What can be expected going forward then? If Boeing’s World Cargo Forecast is to be believed – then, a lot. The manufacturer has estimated that the global cargo fleet will grow by 70% in the next two years to meet demand. “We need to maintain the momentum established during the crisis, and continue building resilience post-pandemic,” said Brendan Sullivan, the Global Head of Cargo at the International Air Transport Association (IATA). How will the industry accommodate this growth? The simple answer is: with more modern aircraft. With new aircraft comes new tech, an element of the cargo market which is key to growth in a post-pandemic industry focusing on sustainability. You see, the air cargo market is known for not being the kindest to the environment, with the industry typically using older, more polluting aircraft. However, with all the new aircraft being produced, coupled with a sustainability drive from the overall industry – “It is inevitable that the air cargo industry will look to become greener, which will change the make-up of the global air cargo fleet,” claims ReedSmith.

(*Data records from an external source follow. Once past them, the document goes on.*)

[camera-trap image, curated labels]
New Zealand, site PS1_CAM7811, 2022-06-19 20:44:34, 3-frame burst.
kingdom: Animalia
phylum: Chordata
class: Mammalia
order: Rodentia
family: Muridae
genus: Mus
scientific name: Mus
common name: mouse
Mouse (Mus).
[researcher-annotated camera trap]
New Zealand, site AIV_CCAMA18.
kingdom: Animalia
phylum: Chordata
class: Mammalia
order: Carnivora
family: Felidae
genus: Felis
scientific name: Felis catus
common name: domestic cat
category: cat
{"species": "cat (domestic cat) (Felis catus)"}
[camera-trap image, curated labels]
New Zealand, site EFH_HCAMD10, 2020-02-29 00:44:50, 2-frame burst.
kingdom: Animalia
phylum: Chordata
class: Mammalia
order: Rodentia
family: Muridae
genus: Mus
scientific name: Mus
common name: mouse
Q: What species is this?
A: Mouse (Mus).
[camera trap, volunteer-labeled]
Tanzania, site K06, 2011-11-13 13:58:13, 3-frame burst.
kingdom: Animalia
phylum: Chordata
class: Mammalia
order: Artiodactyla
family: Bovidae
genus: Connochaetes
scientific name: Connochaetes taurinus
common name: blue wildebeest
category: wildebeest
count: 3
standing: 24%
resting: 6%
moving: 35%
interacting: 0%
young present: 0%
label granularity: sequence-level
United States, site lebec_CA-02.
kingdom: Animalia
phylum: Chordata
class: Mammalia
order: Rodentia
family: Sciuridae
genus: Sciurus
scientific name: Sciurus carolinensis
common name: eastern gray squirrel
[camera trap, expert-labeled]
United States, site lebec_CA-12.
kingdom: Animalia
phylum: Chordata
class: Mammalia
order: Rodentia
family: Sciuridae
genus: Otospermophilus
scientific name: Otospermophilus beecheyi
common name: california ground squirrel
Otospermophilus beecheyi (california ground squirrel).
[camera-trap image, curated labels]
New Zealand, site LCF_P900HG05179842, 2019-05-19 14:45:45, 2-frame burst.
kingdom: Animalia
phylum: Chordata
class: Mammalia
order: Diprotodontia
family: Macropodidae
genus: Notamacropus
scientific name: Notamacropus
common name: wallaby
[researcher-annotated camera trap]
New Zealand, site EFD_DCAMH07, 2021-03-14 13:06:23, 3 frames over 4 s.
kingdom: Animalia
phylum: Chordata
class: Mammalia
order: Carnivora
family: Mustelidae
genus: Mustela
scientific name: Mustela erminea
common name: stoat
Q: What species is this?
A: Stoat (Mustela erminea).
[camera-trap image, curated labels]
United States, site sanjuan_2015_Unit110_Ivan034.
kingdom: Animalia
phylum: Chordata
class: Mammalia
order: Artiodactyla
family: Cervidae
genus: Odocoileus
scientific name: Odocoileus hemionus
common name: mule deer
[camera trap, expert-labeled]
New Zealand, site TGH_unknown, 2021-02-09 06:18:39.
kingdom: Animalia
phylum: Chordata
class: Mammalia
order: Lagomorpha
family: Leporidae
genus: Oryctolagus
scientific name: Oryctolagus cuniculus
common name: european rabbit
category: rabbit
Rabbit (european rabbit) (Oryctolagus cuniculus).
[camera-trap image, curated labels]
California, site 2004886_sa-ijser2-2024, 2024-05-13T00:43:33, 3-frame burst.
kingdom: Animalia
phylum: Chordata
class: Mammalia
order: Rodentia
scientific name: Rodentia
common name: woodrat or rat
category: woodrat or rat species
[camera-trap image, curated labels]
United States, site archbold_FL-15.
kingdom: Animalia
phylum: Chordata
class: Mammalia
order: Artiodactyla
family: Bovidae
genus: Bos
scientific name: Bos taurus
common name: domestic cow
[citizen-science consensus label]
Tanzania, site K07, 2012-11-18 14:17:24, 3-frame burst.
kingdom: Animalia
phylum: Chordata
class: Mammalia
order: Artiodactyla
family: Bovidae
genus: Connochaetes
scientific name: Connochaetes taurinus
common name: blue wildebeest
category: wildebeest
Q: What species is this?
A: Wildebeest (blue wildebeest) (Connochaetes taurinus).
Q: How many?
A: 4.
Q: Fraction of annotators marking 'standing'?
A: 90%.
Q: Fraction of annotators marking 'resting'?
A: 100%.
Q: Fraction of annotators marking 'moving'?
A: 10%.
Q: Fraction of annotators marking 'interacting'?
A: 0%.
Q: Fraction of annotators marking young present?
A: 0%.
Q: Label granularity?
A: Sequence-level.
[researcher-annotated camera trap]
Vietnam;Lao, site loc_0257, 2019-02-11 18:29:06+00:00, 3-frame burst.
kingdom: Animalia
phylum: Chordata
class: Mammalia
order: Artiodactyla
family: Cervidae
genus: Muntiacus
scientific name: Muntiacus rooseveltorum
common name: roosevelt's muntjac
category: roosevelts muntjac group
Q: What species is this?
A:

We’ve already started to see this take place. Beyond new freighters from Boeing and Airbus, which are more fuel efficient and therefore better for the environment, huge advances in aerospace are providing us with interesting options for the future. Readers might remember my article on Destinus’ ‘Hyperplane’, essentially a hydrogen-powered unmanned cargo aircraft, which will be able to achieve speeds of Mach 15. Not only is Destinus’ prototype green-powered, but it would also be the single fastest commercial aircraft ever created, capable of delivering urgent goods across the world in a couple of hours. Next day delivery from America might soon become same day delivery, with advancements like this seriously boosting commercial growth by reducing shipping times, meaning more items can be shipped in a day. “Demand for high-value specialized cargo – such as temperature-sensitive healthcare goods and vaccines – is rising,” claims IATA; and it is advancements like Destinus’ hyperplane which will help make sure that supply can, indeed, meet demand. With tech like this, the short-to-medium-term future of the air cargo industry is strong. Indicators like inventory levels and manufacturing outputs are favorable, with world trade expected to grow by 5.6% in 2022, while E-commerce maintains a double figure growth rate. Revenues for the air cargo market are expected to exceed $169 billion globally, a huge amount which can be re-invested into further R and D, as well as increasing supply. I think you’re starting to get the picture here. With a steady increase in demand fueling growth, which in turn, is financed by the massive revenue generated by said demand, the future looks good for air cargo.